> Supplied information
-----

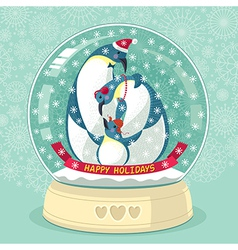 Snowing globe with penguin family inside vector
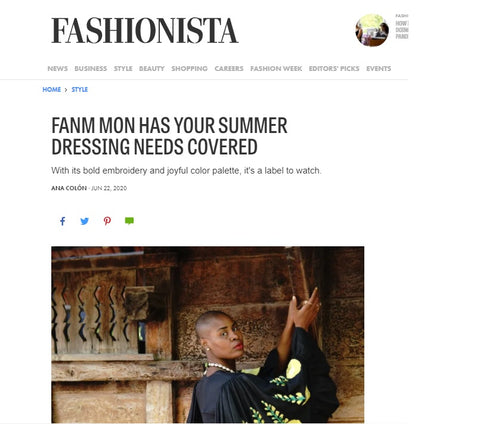 FASHIONISTA SUMMER 2020 ARTICLE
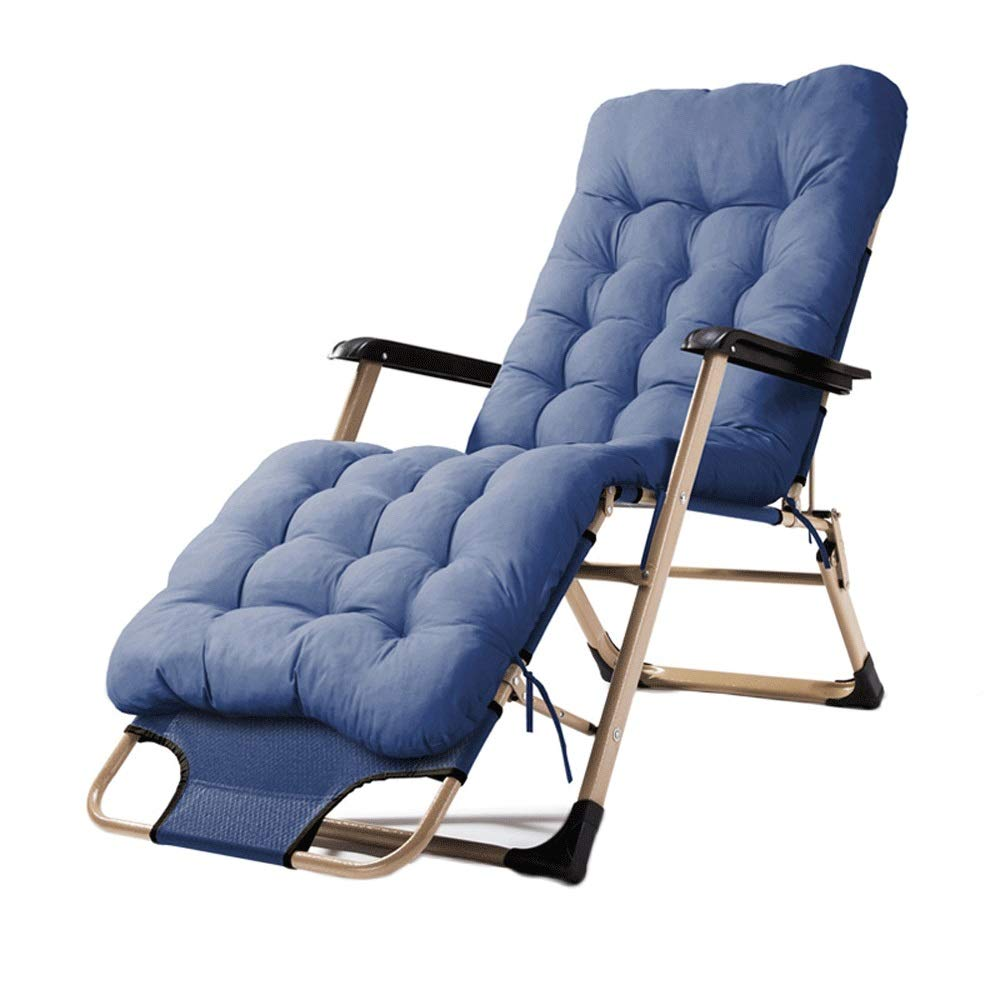 Wang Chun Lounge Chair Foldable Lunch Break Chair Home Adjustable Back Lazy Cool Chair Summer Beach Getaway Chair with Cotton Pad A++ (Color : B) by WH-lounge chair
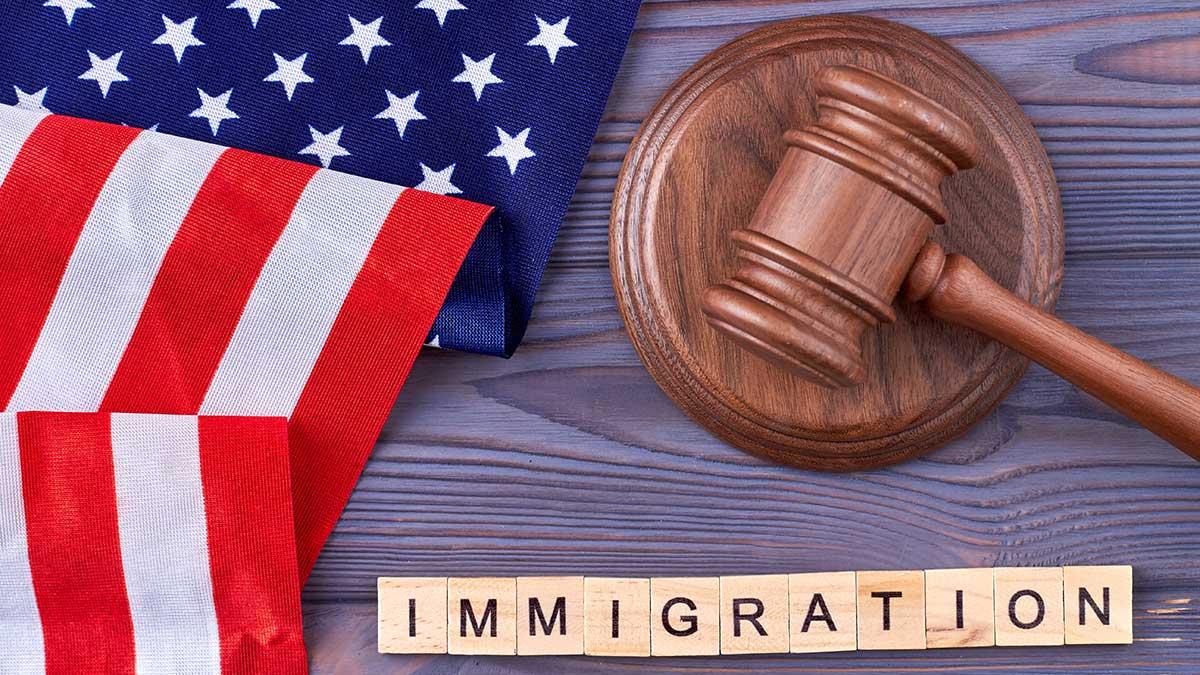 Sprawy imigracyjne w USA Nowy Jork prowadzą adwokaci Dajka i Popławski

-----

> What is being asked
What do the lines above say from the line containing "FASHIONISTA SUMMER 2020 ARTICLE" through the last line? Quote them exactly, both ends included, and leave out the pictures.

> Output for this task
 FASHIONISTA SUMMER 2020 ARTICLE
 Wang Chun Lounge Chair Foldable Lunch Break Chair Home Adjustable Back Lazy Cool Chair Summer Beach Getaway Chair with Cotton Pad A++ (Color : B) by WH-lounge chair
 Sprawy imigracyjne w USA Nowy Jork prowadzą adwokaci Dajka i Popławski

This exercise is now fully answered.